马空群突然冷笑道:“但食言背信的并不是我。”
这人道:“不是你?难道是我?”
马空群道:“你不该叫人去杀我的。”
这人道:“我叫谁去杀你?”
马空群道:“你自己心里明白,又何必问我?”
这人沉默了半晌,才缓缓道:“你已见到了老三?”
马空群冷笑道:“果然是老三,我早就听说过,丁家兄弟里,老三最精明能干,却想不到他除了把你一身功夫全学去了之外,还练得一手飞刀。”
这人道:“飞刀?什么飞刀?”
马空群道:“那天你在梅花庵,拿走了白天羽的两样东西,其中一样就是小李探花送给他的飞刀,你以为我不知道?”
这人沉默着,仿佛在用力咬着牙。
马空群道:“小李飞刀虽然名震天下,但真正见过的人却不多,除了你之外,也没有人能打造出和那一模一样的刀来。”
这人道:“只不过连我都不知道他已练成了小李飞刀。”
马空群冷冷道:“幸好他练得并不高明,所以我总算还能活着到这里来。”
这人又沉默了半晌,突然恨恨道:“我也知道你的万马堂已被人毁了,听说是个叫傅红雪的年轻人,难道他就是那贱人替白天羽生下的儿子?”
马空群道:“不错。”
这人道:“凭他一个人之力,就能毁了你的万马堂吗?”
马空群道:“他一刀出手,绝不会比白天羽少年时差。”
这人道:“他怎么能练成这种刀法的?难道白天羽早已将他的神刀心法传给了那贱人?”
马空群淡淡道:“白天羽对白凤公主本就是真心诚意的。”
黑暗中忽然响起一阵咬牙切齿的声音,听来如刀锋磨擦,令人不寒而栗。看来他和白天羽之间,的确有深不可解的仇恨。

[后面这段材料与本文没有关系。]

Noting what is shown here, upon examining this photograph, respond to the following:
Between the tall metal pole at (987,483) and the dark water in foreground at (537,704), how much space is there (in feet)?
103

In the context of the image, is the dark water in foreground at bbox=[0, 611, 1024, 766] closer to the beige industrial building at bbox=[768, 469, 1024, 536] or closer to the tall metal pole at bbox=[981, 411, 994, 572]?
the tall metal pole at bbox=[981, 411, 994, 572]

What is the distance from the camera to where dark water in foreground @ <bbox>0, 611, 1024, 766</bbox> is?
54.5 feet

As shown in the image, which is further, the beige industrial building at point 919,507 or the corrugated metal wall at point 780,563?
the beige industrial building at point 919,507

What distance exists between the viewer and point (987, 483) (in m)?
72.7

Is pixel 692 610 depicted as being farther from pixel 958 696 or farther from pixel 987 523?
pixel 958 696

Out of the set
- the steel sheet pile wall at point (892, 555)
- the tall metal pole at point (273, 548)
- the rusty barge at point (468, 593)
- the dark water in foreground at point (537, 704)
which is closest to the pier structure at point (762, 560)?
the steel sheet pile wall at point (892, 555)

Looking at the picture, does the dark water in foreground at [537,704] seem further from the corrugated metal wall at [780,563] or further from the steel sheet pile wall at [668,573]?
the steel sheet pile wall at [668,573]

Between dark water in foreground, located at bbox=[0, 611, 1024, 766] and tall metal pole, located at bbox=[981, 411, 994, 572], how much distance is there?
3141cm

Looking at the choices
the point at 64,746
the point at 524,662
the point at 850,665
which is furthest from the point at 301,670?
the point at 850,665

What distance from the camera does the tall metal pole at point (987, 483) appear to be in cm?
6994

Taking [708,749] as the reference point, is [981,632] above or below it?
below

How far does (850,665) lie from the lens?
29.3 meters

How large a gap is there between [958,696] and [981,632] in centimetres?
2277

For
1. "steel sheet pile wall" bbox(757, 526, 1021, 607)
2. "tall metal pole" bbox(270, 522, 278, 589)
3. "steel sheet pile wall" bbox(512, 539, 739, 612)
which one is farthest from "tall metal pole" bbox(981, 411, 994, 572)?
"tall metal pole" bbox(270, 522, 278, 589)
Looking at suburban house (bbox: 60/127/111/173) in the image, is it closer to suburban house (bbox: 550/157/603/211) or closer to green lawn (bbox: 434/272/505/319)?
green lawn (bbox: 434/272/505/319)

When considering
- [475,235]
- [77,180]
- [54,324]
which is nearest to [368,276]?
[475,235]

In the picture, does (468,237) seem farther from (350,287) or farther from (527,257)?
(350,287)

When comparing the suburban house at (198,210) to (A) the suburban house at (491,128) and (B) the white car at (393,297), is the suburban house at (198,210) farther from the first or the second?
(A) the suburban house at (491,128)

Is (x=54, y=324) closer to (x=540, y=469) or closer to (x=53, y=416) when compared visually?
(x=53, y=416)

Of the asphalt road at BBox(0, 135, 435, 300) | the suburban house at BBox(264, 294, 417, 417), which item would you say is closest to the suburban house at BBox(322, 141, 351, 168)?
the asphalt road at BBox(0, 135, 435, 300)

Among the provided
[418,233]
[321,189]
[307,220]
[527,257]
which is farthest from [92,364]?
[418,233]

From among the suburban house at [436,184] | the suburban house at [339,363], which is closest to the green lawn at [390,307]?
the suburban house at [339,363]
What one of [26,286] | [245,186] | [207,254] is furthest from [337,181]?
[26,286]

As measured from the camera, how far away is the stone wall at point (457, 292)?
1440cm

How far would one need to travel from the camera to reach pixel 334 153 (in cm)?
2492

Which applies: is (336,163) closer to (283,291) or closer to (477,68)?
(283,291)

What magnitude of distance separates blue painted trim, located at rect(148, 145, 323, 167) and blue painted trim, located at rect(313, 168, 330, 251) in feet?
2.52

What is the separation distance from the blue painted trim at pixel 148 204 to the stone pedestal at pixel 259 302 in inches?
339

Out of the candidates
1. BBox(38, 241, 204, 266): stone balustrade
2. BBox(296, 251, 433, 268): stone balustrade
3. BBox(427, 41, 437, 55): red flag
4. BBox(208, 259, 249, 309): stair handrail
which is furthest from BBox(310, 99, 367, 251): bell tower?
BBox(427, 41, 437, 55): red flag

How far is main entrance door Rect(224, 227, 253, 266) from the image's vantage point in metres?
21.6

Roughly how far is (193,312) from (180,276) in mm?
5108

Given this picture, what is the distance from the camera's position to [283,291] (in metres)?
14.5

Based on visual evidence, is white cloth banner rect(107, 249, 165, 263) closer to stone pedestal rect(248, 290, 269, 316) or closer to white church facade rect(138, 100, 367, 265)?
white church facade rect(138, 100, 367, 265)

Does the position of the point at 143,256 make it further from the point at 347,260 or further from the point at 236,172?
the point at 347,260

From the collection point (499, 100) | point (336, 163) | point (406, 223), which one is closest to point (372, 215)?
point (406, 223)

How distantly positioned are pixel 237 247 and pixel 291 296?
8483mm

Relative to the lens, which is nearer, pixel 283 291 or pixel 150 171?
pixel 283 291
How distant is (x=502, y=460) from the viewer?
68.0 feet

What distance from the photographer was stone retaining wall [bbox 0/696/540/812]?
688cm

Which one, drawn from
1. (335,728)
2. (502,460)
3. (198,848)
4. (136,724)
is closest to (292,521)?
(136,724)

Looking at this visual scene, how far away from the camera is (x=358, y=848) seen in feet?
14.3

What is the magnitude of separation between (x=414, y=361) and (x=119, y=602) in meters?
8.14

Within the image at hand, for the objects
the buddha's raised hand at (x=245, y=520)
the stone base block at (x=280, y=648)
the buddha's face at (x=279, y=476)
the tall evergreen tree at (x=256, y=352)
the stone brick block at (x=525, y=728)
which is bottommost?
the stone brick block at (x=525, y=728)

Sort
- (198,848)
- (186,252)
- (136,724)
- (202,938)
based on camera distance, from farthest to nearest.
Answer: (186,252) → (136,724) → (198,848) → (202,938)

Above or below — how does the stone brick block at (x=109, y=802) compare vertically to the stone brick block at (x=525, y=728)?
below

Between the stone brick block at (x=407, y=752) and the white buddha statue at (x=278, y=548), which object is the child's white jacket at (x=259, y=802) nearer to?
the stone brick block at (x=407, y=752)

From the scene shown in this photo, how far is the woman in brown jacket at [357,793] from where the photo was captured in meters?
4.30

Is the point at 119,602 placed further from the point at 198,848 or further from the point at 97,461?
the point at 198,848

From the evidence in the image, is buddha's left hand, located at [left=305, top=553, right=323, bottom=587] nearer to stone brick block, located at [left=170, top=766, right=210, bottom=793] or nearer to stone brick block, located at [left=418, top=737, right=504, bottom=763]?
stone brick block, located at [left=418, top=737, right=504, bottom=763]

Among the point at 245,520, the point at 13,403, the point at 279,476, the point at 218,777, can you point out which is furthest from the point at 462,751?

马空群道:“但若没有叶开在暗中相助,傅红雪也未必能得手。”
这人道:“叶开,他跟白家有什么关系?”
马空群道:“这人来历不明,行踪诡秘,起初连我都被他骗过了,当他只不过是个恰巧路过的人。”
这人冷冷道:“连你居然都能被他骗过了,看来这人的本事倒不小。”
马空群道:“他年纪虽轻,城府却极深,武功也令人难测深浅,实在比傅红雪还不好对付。”